9For an “‘ATTRIBUTE” sub-element, if you do not specify the annotation feature, this sub-element will be ignored by the ML API. Therefore, if one annotation type you want to use does not have any annotation feature, you should add one annotation feature to it and assign one and the same value to the feature for all annotations of that type.

10Given the current instance annotation A, the position information is used to determine another instance annotation B. The linguistic feature for the instance A obtained by this element is the feature from the annotation C which is defined by this element and overlaps with the annotation B. The position 0 means that the instance annotation B is the A itself, -1 means that B is the first preceding annotation of A, and 1 means that B is the first annotation following A.
Please note that, if the annotation A contains more than one annotation C, e.g. C refers to token and A refers to named entity which contains more than one tokens, then there are more than one annotations C in the position 0 relative to the annotation A, in which case the current implementation just picks the first annotation of C. Therefore, if there is a possibility that the annotation A contains more than one annotations C, then it would be better of using e.g. a NGRAM type feature to characterise the feature than using an ATTRIBUTE feature.

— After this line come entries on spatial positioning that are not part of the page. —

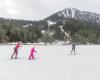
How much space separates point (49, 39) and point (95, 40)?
130 ft

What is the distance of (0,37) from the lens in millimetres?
121812

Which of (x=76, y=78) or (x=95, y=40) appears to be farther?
(x=95, y=40)

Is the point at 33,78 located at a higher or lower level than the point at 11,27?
lower

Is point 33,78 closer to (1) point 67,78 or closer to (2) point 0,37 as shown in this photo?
(1) point 67,78

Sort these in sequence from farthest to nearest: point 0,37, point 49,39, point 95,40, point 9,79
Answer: point 95,40 → point 49,39 → point 0,37 → point 9,79

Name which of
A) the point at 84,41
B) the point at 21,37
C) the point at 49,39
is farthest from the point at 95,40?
the point at 21,37

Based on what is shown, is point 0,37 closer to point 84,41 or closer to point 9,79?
point 84,41

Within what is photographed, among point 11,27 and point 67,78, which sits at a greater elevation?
point 11,27

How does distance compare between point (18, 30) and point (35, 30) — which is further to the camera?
point (35, 30)

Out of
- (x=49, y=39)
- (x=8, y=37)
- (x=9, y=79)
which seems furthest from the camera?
(x=49, y=39)

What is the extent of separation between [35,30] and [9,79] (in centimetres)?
15570

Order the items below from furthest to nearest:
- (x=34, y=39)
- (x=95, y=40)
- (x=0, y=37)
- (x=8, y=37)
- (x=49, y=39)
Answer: (x=95, y=40)
(x=49, y=39)
(x=34, y=39)
(x=8, y=37)
(x=0, y=37)

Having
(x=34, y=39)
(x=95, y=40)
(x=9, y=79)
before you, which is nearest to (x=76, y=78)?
(x=9, y=79)

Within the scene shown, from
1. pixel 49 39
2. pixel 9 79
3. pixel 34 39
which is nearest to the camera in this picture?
pixel 9 79
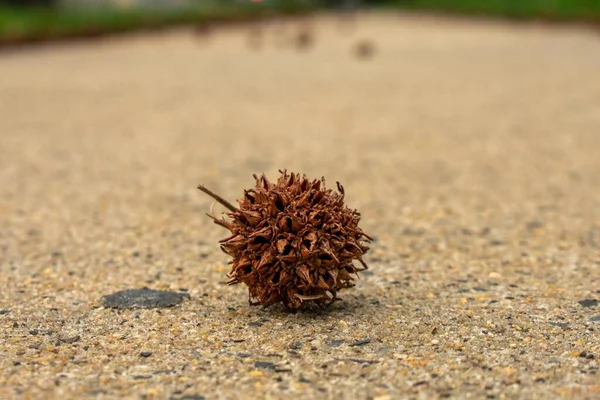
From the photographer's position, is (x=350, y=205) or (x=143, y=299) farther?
(x=350, y=205)

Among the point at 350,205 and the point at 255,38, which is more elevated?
the point at 255,38

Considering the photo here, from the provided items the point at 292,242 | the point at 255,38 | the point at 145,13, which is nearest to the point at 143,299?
the point at 292,242

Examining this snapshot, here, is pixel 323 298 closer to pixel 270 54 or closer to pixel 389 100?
pixel 389 100

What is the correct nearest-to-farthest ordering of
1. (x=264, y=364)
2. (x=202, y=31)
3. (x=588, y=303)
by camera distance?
(x=264, y=364) < (x=588, y=303) < (x=202, y=31)

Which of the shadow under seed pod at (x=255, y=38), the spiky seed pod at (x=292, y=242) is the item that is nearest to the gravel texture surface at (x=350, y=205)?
the spiky seed pod at (x=292, y=242)

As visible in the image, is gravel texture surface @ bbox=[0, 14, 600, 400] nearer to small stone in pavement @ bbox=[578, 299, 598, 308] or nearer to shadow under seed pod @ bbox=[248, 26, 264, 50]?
small stone in pavement @ bbox=[578, 299, 598, 308]

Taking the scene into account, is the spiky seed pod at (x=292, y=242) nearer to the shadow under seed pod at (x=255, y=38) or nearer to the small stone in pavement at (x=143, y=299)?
the small stone in pavement at (x=143, y=299)

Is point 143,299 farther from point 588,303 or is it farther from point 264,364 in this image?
point 588,303

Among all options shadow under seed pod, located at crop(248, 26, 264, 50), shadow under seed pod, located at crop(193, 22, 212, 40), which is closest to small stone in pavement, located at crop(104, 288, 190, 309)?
shadow under seed pod, located at crop(248, 26, 264, 50)
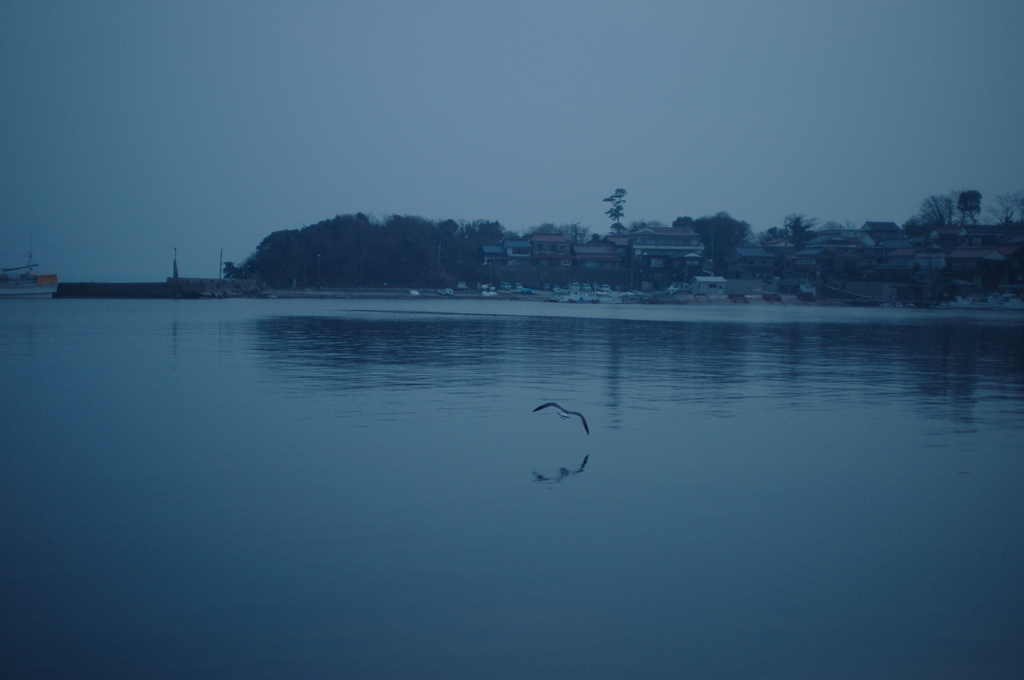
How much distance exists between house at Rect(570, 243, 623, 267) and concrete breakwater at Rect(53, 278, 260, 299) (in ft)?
110

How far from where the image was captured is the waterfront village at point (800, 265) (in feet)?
225

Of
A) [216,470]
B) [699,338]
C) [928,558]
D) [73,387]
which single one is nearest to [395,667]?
[928,558]

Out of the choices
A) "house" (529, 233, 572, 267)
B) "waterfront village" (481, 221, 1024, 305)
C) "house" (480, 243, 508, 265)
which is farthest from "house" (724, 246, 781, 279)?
"house" (480, 243, 508, 265)

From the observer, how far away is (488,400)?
11.4 m

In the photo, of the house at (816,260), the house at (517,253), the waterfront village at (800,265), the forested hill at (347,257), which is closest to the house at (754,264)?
the waterfront village at (800,265)

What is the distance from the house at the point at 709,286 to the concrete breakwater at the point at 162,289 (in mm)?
39752

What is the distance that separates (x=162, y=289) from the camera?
2751 inches

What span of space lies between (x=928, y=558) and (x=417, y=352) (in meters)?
14.6

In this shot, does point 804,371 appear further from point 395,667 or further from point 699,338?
point 395,667

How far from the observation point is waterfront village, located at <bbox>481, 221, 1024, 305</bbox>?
225 feet

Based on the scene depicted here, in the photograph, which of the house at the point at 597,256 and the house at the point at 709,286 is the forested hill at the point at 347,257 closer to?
the house at the point at 597,256

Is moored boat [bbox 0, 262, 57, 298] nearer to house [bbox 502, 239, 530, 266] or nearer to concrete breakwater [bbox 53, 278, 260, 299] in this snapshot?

11For example, if a user does sentence classification and s/he uses two features, the uni-gram of tokens in one sentence and the length of sentence and thinks that the uni-gram feature is more important than the length of sentence, then s/he can set the weight sub-element of the n-gram element with a number bigger than 1.0 (like 10.0).

12If a feature of a relation instance is determined only by one argument of the relation but not the two arguments, then the feature could be defined in the element FEATURES-ARG1 or the element FEATURES-ARG2. On the other hand, if a feature is related to both arguments, then it should be defined in the element ATTRIBUTE_REL.